[本文抜粋]
────────────────
勇ましい短調・楽しい短調――軍歌・イカロス・ひなまつり


 明日は朝が早いことだし、ささっと寝ようと思って風呂に入っていたのだが、鼻歌をうなりながら考えごとなどしているうちに、ぜひブログを更新しなければならないと思いいたり、こうして書いているわけである。
 深夜の風呂のなかで私は、「かえるの歌」や「チューリップ」といった歌を短調にして歌っては、ひとり「んふふ」などと乾いた笑いをあげていたのである。これは、のちに[ギター講座]で長調短調について書くときに、これを体感するよい材料になりそうだと思った。
 で、長調のメロディを短調にしたり、その逆をしたり試行しているうちに、「あれれ」と思ったのである。USA国歌「星条旗よ永遠なれ」を短調にしてみると、あらまあ、大日本帝国の軍歌っぽくなるではないか。そういえば、日本の軍歌は――といっても、聴く機会は、右翼団体の方々が街宣車でならしていたりとか、花見の季節に九段下あたりでおじいさんたちが歌っていたりするときぐらいしかないのですが――短調の曲が多いような気がする。
 なにか短調のメロディに鼓舞され、「おらおら、勇ましくいこうぜ」みたいな身体感覚って、どうも私にはわからない。ああいうの聴いて戦場に行けるのかなあ、と思うのである。そりゃたとえ行きたくなくても行かされたのだろうけど。ここらへんに、たぶん世代間のギャップがあるような気がする。


 でもって、連想で話がとぶのだが、「♪昔ギリシャイカロスは〜」という歌をご存じだろうか。検索したら「勇気一つをともにして」という曲なんだって。ネットで便利だねえ。歌詞まで手に入ったよ。
 あれも、短調の曲なんだよね。1番はこういう歌詞。

ギリシャイカロスは
蝋で固めた鳥の羽根
両手で持って飛び立った
雲より高くまだ遠く
勇気一つを友にして


 2番でも「勇気一つを友にして」、太陽目指してぐんぐん空高くのぼっていくわけ。こりゃ奇跡だよね。だって、蝋でこしらえた羽根を両手でばたばたやって飛んでるってんだから。
 案の定、3番では落っこちるんです。

赤く燃えたつ太陽に
蝋で固めた鳥の羽根
みるみる溶けて舞い散った
翼うばわれイカロスは
落ちて命を 失った


 ほら落ちた。
 そんでもって、4番では「ぼくら」に向かって教訓を垂れるわけ。それは、もちろん「無謀なことはやめましょう」という教訓ではないのですよ。
────────────────
[提供資料]
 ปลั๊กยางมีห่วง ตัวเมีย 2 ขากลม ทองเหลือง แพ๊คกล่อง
────────────────
[作業指示]
短調について書かれた本文抜粋と、次の(a)〜(c)が一致するかを判断してください。各項目に「はい」か「いいえ」で答え、判断の決め手となる本文の語句を正確に引用してください。
(a) 筆者は深夜の風呂で、「かえるの歌」などの歌を短調にして歌っていた。
(b) 筆者は、「星条旗よ永遠なれ」を短調にすると大日本帝国の軍歌のようになると感じた。
(c) 4番の教訓は「無謀なことはやめましょう」というものだと書かれている。

[回答]
(a) はい。『深夜の風呂のなかで私は、「かえるの歌」や「チューリップ」といった歌を短調にして歌っては』
(b) はい。『USA国歌「星条旗よ永遠なれ」を短調にしてみると、あらまあ、大日本帝国の軍歌っぽくなるではないか』
(c) いいえ。『それは、もちろん「無謀なことはやめましょう」という教訓ではないのですよ』